(Collected data)

>>>

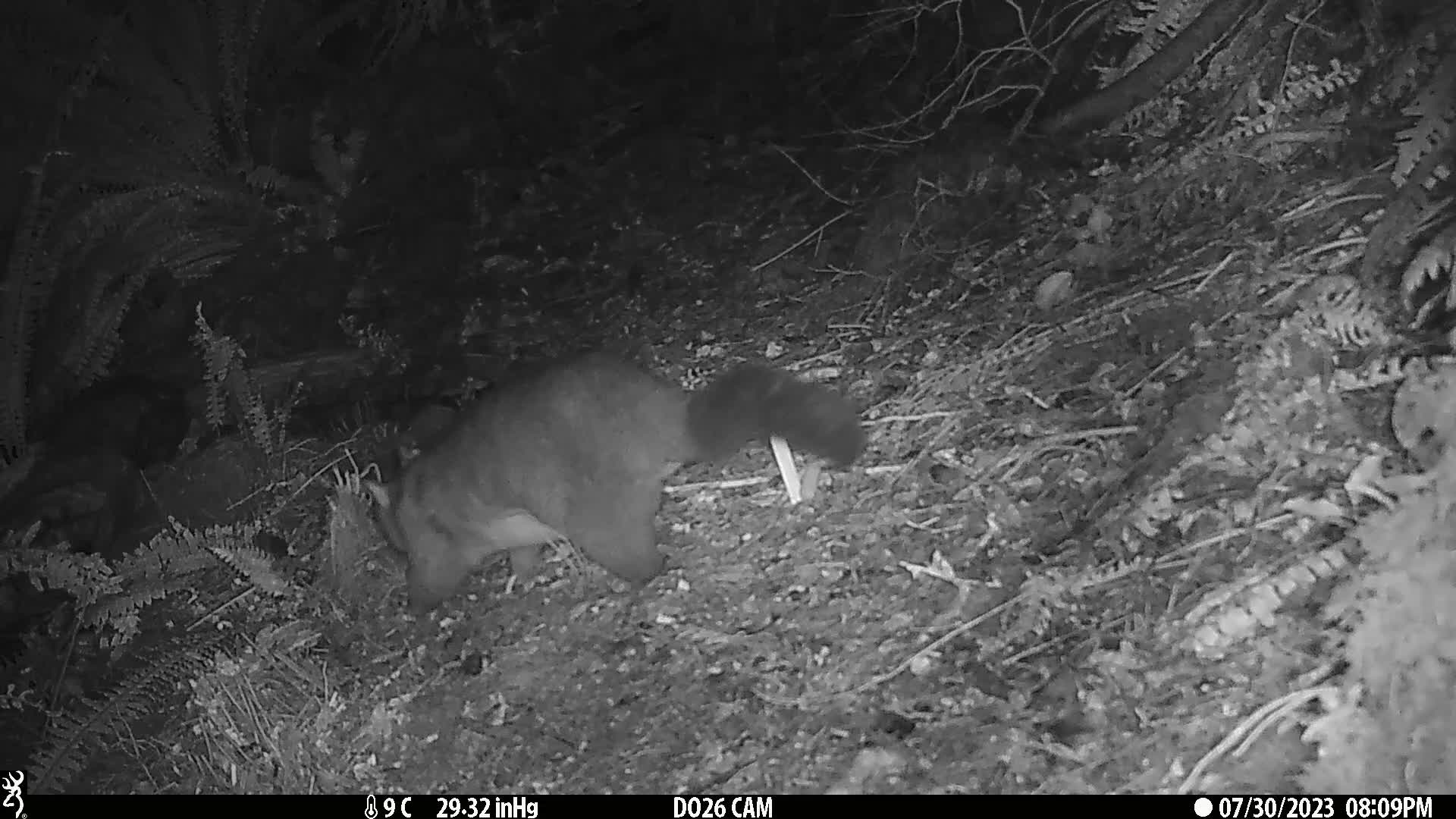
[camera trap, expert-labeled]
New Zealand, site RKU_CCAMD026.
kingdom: Animalia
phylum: Chordata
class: Mammalia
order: Diprotodontia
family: Phalangeridae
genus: Trichosurus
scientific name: Trichosurus vulpecula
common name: common brushtail possum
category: possum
Possum (common brushtail possum) (Trichosurus vulpecula).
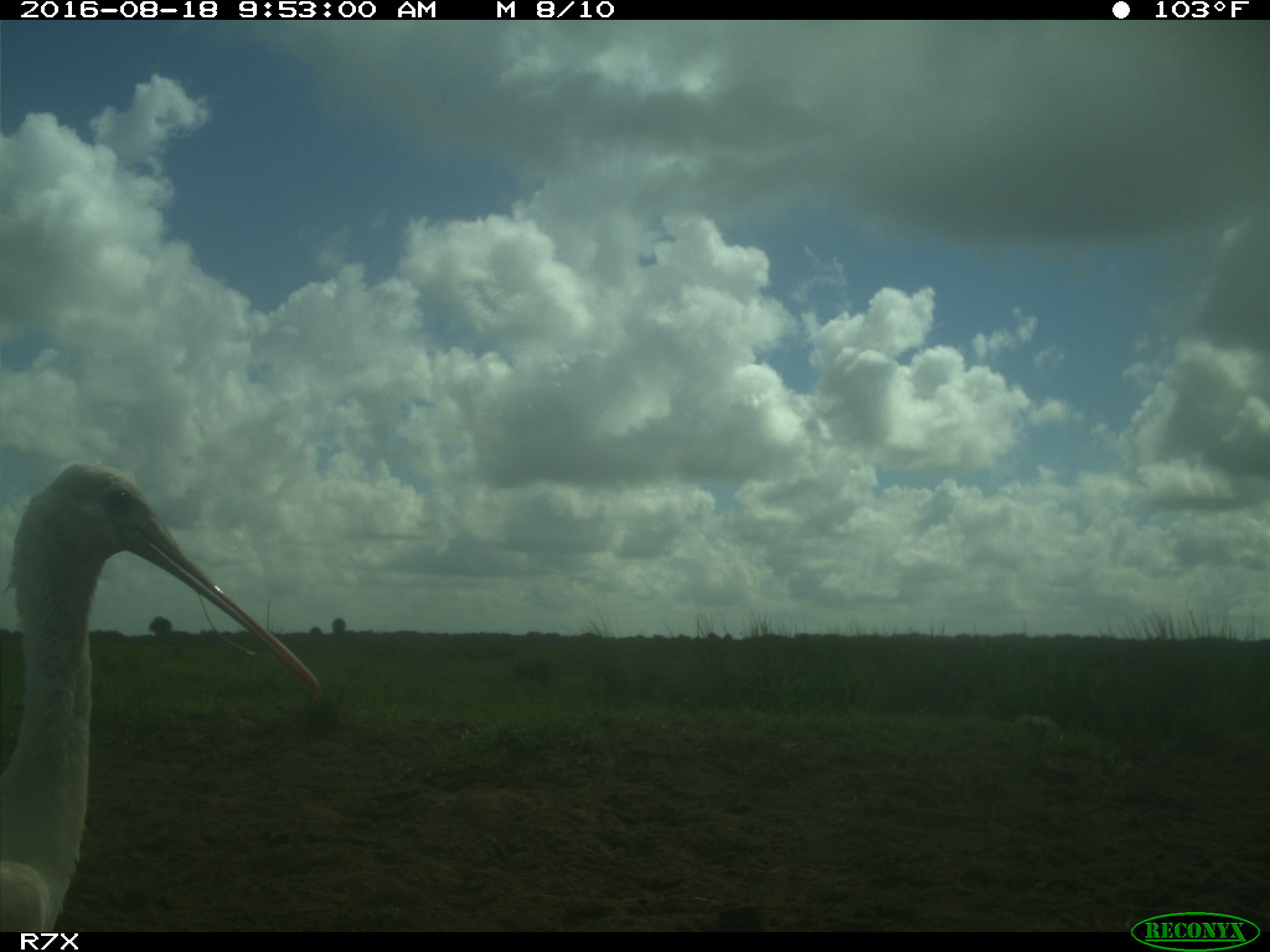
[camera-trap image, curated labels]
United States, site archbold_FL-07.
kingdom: Animalia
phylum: Chordata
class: Aves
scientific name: Aves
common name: birds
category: unidentified bird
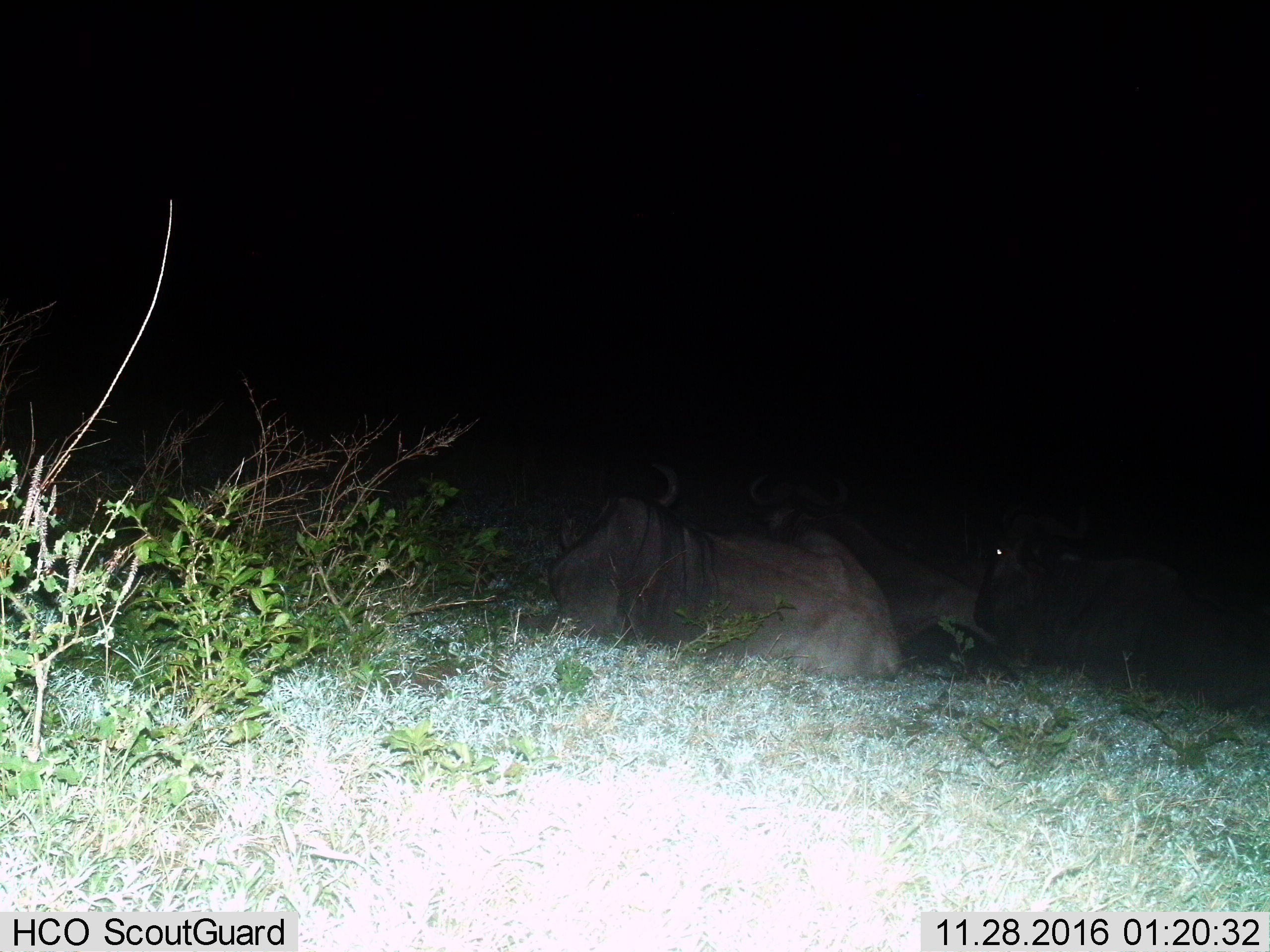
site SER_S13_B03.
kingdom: Animalia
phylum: Chordata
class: Mammalia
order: Artiodactyla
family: Bovidae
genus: Connochaetes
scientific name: Connochaetes taurinus taurinus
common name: blue wildebeest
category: wildebeestblue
Wildebeestblue (blue wildebeest) (Connochaetes taurinus taurinus), count 3. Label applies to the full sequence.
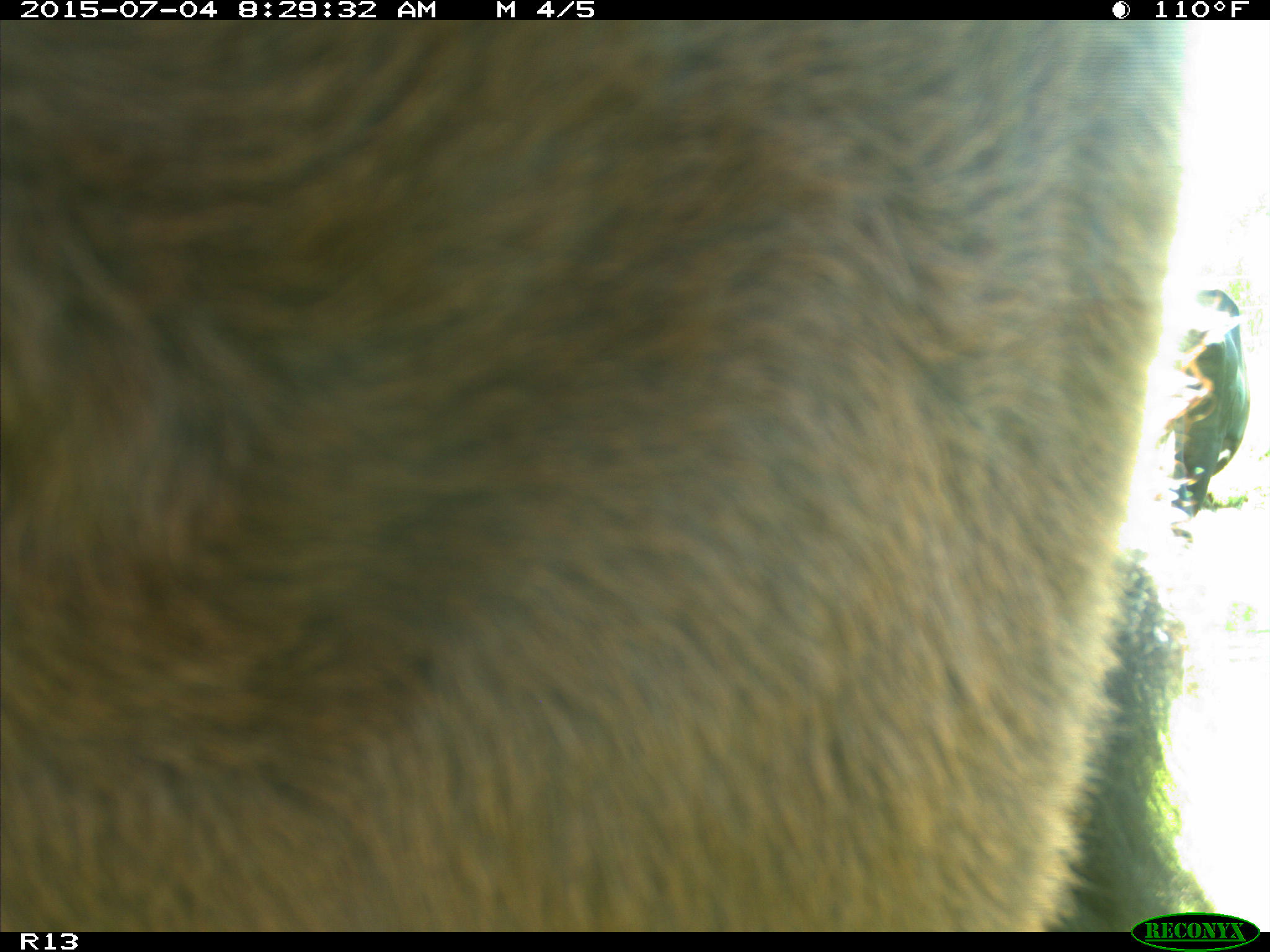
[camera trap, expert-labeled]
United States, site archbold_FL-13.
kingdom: Animalia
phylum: Chordata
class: Mammalia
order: Artiodactyla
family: Bovidae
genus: Bos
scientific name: Bos taurus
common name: domestic cow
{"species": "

<<<

Your instructions - Each line above from the one containing "New Zealand, site RKU_CCAMD026." through the one containing "common name: blue wildebeest" is to be returned verbatim. Nothing else, and no pictures.

Exercise response -
New Zealand, site RKU_CCAMD026.
kingdom: Animalia
phylum: Chordata
class: Mammalia
order: Diprotodontia
family: Phalangeridae
genus: Trichosurus
scientific name: Trichosurus vulpecula
common name: common brushtail possum
category: possum
Possum (common brushtail possum) (Trichosurus vulpecula).
[camera-trap image, curated labels]
United States, site archbold_FL-07.
kingdom: Animalia
phylum: Chordata
class: Aves
scientific name: Aves
common name: birds
category: unidentified bird
site SER_S13_B03.
kingdom: Animalia
phylum: Chordata
class: Mammalia
order: Artiodactyla
family: Bovidae
genus: Connochaetes
scientific name: Connochaetes taurinus taurinus
common name: blue wildebeest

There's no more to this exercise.